The 411 on the Self-Employed Health Insurance Deduction

As a business owner, you likely pay for your own health insurance. And there’s a good chance you’ve seen the cost of your insurance premiums go up dramatically in recent years.

One way to offset those higher premiums is to take a deduction for the health insurance premiums you pay as a self-employed person. Here’s what you need to know about the tax deduction or self-employed health insurance.

Can I take the self-employed health insurance deduction?

If you’re self-employed and plan to report a net profit on Schedule C, you may qualify to claim the self-employed health insurance deduction. You may also qualify for the credit if you meet one of the other requirements.

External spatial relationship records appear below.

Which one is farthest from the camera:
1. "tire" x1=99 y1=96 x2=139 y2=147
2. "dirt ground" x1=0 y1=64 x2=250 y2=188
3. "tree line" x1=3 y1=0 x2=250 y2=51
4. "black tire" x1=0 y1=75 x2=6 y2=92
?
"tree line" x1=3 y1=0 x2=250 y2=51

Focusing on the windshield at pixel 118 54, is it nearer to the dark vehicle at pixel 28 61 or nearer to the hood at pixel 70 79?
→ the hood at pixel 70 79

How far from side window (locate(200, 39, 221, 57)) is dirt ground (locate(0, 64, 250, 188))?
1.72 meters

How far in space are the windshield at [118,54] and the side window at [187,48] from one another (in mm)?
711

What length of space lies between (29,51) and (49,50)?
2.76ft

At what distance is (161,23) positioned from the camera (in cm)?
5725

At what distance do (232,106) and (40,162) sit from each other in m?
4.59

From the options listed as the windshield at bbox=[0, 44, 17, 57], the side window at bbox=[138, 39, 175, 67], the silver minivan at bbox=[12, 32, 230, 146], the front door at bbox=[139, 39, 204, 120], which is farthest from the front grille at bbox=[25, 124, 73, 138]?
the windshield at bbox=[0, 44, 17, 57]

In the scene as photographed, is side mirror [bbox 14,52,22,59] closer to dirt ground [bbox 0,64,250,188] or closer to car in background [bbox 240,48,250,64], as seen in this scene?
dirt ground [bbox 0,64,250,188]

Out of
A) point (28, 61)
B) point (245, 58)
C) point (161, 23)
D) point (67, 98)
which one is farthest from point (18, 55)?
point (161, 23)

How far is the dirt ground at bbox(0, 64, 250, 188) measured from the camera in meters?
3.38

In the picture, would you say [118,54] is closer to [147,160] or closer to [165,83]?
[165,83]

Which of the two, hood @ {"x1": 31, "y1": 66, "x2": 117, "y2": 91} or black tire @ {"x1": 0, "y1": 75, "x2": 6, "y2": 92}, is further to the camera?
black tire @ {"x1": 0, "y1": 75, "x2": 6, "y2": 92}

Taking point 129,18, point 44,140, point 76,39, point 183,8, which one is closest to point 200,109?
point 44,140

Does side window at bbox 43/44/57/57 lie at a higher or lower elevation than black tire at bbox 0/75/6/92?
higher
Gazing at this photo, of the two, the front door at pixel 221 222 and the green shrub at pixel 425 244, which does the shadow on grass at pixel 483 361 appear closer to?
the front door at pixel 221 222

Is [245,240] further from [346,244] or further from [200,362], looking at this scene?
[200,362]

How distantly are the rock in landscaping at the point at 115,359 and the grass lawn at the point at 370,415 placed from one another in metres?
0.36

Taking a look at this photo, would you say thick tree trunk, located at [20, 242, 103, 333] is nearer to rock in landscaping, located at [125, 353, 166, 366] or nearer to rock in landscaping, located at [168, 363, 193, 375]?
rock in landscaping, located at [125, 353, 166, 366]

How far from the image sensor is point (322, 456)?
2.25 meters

You can’t claim the deduction for any month you are eligible to participate in a subsidized plan. It doesn’t matter if that plan is maintained by an employer of you, your spouse, or your child under age 27.

What if I am also eligible for subsidized health insurance for part of the year?

You can only take the deduction for months in which you were not eligible for a subsidized employer plan. For example, if you were eligible for such a plan for six months of the year, you can only deduct your self-employed health insurance premiums for the remaining six months.

Who can my self-employed health insurance plan cover?

The plan can cover you, your spouse, and your dependents. It can also cover your children under age 27 who may not be your dependents.

Do I have to itemize deductions to take this deduction?

You can deduct self-employed health insurance premiums directly on line 28 of Form 1040. That means you can take advantage of the tax benefit even if you don’t itemize deductions.

Does my business have to hold the policy?

The insurance policy can be issued in the business’ name or in your name.

Is there a limit on how much I can deduct?

Your self-employment income can limit the deduction. You can’t deduct more than your net profit on Schedule C, reduced by your self-employment tax paid and your contributions to a SEP, SIMPLE, or qualified retirement plan for yourself.

If you use TaxAct to prepare your taxes, the program does the calculations for you and determines your qualified deduction.

If your deduction is limited by your net self-employment income, you can still deduct the excess premiums on Schedule A with your itemized deductions. However, you may not benefit from claiming your premiums unless your total medical expenses, including premiums, exceed 7.5 percent of your adjusted gross income

Can I include premiums for Medicare or long-term care insurance?

Yes, you can use both Medicare and long-term care insurance premiums to compute the self-employed health insurance deduction.